## Page excerpt
The repository will be downloaded with the mlde.yml anaconda environment template in the top-level directory. It is highly recommended that MLDE be run from within the "mlde" conda environment. Note that this environment assumes you have pre-installed CUDA and have a CUDA-capable GPU on your system. If you would rather work in a separate environment, dependencies for MLDE can be found here. To build the mlde conda environment, run

cd ./MLDE
conda env create -f mlde.yml

Whatever environment you are working in, the next step is to complete installation of tape-neurips2019: Activate your desired conda environment, then navigate to the tape-neurips2019 submodule and install tape-neurips2019 dependencies (substitute "mlde" for whatever environment you will be working in):

conda activate mlde
cd ./Support/tape-neurips2019
pip install -e .

## Written task A
Repeat the part of the MLDE installation excerpt from "The repository will" up to and including "install -e .".
The MLDE installation excerpt and the entries that come next have nothing to do with each other.

## Data to use
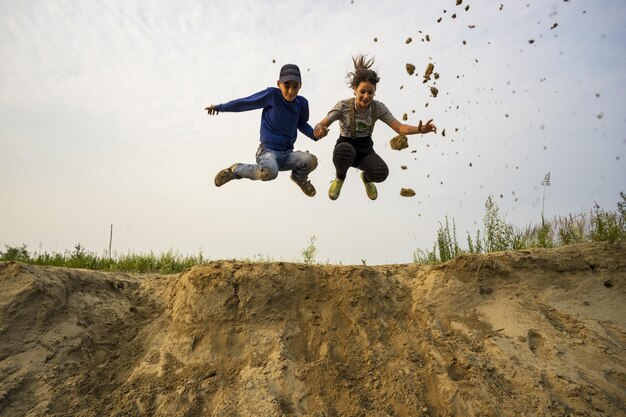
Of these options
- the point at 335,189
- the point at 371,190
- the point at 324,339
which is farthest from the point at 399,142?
the point at 324,339

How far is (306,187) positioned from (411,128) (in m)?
1.53

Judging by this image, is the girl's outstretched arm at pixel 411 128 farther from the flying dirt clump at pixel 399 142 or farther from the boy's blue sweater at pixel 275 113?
the boy's blue sweater at pixel 275 113

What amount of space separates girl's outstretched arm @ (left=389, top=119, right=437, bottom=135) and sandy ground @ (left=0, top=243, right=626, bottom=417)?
1592 millimetres

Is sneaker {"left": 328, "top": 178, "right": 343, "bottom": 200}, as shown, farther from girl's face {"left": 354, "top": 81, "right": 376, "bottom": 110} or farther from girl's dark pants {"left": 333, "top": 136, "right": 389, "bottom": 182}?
girl's face {"left": 354, "top": 81, "right": 376, "bottom": 110}

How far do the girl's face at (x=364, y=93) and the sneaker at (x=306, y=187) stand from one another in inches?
47.2

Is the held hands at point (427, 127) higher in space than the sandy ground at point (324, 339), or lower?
higher

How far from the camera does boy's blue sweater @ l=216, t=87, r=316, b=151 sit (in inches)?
233

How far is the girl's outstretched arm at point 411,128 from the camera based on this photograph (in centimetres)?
542

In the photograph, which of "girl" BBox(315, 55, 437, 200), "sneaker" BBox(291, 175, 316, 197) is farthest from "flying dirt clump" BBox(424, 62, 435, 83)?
"sneaker" BBox(291, 175, 316, 197)

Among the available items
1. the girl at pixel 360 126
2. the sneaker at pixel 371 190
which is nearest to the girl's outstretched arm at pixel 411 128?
the girl at pixel 360 126

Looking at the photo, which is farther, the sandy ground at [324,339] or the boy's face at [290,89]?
the boy's face at [290,89]

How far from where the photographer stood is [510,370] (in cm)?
387

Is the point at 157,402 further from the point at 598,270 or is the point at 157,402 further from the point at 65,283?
the point at 598,270

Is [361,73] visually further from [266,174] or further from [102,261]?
[102,261]
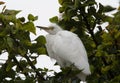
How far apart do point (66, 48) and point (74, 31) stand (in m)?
0.18

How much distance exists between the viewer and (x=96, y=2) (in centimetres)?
252

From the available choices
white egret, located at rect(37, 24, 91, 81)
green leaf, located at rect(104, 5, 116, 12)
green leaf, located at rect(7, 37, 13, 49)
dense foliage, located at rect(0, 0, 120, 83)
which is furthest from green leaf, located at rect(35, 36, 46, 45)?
green leaf, located at rect(104, 5, 116, 12)

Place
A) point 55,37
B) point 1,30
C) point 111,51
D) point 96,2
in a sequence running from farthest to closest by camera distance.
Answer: point 55,37 → point 96,2 → point 111,51 → point 1,30

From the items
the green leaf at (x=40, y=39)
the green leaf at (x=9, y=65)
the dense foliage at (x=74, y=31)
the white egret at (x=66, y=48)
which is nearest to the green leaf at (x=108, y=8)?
the dense foliage at (x=74, y=31)

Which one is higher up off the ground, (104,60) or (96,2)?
(96,2)

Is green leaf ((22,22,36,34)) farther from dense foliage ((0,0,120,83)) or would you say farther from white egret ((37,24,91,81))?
white egret ((37,24,91,81))

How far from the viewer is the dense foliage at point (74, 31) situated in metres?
1.93

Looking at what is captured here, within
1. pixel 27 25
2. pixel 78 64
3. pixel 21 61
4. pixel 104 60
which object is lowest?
pixel 78 64

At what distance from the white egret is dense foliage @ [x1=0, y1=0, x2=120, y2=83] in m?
0.05

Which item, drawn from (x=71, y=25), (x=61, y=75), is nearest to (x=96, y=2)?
(x=71, y=25)

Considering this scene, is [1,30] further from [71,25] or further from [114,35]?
[71,25]

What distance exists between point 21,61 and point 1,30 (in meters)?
0.21

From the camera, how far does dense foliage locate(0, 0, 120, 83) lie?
193 cm

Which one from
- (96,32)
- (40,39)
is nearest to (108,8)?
(96,32)
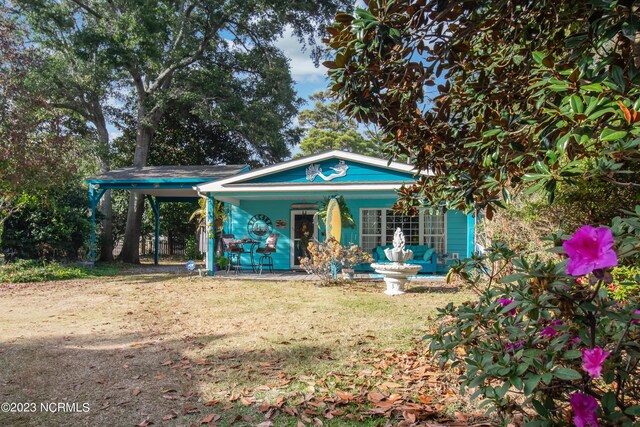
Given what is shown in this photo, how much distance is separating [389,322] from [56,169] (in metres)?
11.1

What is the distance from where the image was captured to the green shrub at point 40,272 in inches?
485

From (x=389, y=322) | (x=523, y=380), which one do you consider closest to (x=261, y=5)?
(x=389, y=322)

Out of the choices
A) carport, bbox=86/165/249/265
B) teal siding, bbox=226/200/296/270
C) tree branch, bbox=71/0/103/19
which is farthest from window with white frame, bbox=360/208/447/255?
tree branch, bbox=71/0/103/19

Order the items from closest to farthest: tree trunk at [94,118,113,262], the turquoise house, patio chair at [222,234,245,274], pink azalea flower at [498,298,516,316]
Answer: pink azalea flower at [498,298,516,316]
the turquoise house
patio chair at [222,234,245,274]
tree trunk at [94,118,113,262]

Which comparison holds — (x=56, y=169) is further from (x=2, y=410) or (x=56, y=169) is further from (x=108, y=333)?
(x=2, y=410)

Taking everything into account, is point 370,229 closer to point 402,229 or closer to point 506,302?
point 402,229

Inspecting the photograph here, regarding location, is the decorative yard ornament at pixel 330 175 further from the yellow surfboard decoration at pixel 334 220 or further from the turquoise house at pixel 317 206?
the yellow surfboard decoration at pixel 334 220

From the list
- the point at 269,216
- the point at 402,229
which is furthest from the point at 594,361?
the point at 269,216

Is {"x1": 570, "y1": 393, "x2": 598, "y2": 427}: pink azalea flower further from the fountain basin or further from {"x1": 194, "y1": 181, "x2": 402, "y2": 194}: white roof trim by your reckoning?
{"x1": 194, "y1": 181, "x2": 402, "y2": 194}: white roof trim

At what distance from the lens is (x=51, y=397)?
12.6 feet

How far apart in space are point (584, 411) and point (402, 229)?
1410 centimetres

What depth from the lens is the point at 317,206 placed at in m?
15.8

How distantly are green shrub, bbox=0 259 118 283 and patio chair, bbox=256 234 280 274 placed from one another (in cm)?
510

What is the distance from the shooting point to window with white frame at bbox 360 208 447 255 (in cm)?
1520
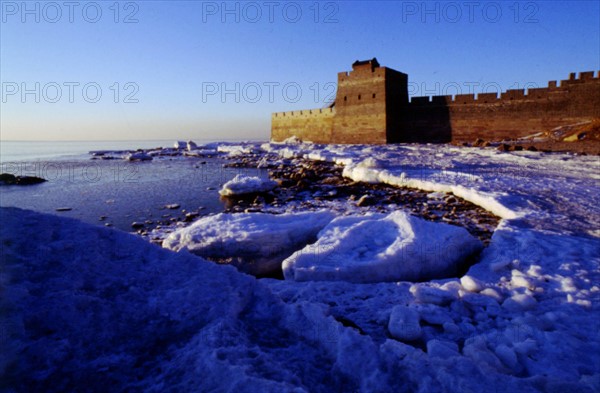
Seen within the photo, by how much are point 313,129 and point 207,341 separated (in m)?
24.5

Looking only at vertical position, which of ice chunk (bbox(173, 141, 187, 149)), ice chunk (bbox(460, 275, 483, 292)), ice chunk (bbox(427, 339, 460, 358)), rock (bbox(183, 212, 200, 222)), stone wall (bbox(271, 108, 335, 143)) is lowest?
ice chunk (bbox(427, 339, 460, 358))

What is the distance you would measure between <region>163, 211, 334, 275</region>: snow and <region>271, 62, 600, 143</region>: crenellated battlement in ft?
55.3

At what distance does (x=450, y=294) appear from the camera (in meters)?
2.22

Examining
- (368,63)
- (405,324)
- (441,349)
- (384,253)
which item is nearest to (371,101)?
(368,63)

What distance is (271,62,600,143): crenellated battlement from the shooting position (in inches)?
599

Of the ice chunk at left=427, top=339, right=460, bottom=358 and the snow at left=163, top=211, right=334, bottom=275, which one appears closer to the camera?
the ice chunk at left=427, top=339, right=460, bottom=358

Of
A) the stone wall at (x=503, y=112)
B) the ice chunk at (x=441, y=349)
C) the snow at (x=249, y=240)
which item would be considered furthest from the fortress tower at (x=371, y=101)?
the ice chunk at (x=441, y=349)

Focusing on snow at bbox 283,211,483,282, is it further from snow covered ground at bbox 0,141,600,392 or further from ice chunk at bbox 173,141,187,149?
ice chunk at bbox 173,141,187,149

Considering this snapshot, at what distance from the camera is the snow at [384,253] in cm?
273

## Written task B
Render the entries as a numbered list, starting at the beginning of the entries and running up to and including the line with "1592 millimetres". Omit the pictures and blank lines.

## Task result A
The repository will be downloaded with the mlde.yml anaconda environment template in the top-level directory. It is highly recommended that MLDE be run from within the "mlde" conda environment. Note that this environment assumes you have pre-installed CUDA and have a CUDA-capable GPU on your system. If you would rather work in a separate environment, dependencies for MLDE can be found here. To build the mlde conda environment, run

cd ./MLDE
conda env create -f mlde.yml

Whatever environment you are working in, the next step is to complete installation of tape-neurips2019: Activate your desired conda environment, then navigate to the tape-neurips2019 submodule and install tape-neurips2019 dependencies (substitute "mlde" for whatever environment you will be working in):

conda activate mlde
cd ./Support/tape-neurips2019
pip install -e .

## Task result B
1. Of these options
2. - the point at 335,189
3. - the point at 371,190
4. - the point at 324,339
5. which is farthest from the point at 399,142?
6. the point at 324,339
7. How far is (306,187) positioned from (411,128) (in m)?
8. 1.53
9. Judging by this image, is the girl's outstretched arm at pixel 411 128 farther from the flying dirt clump at pixel 399 142 or farther from the boy's blue sweater at pixel 275 113?
10. the boy's blue sweater at pixel 275 113
11. What amount of space separates girl's outstretched arm @ (left=389, top=119, right=437, bottom=135) and sandy ground @ (left=0, top=243, right=626, bottom=417)?
12. 1592 millimetres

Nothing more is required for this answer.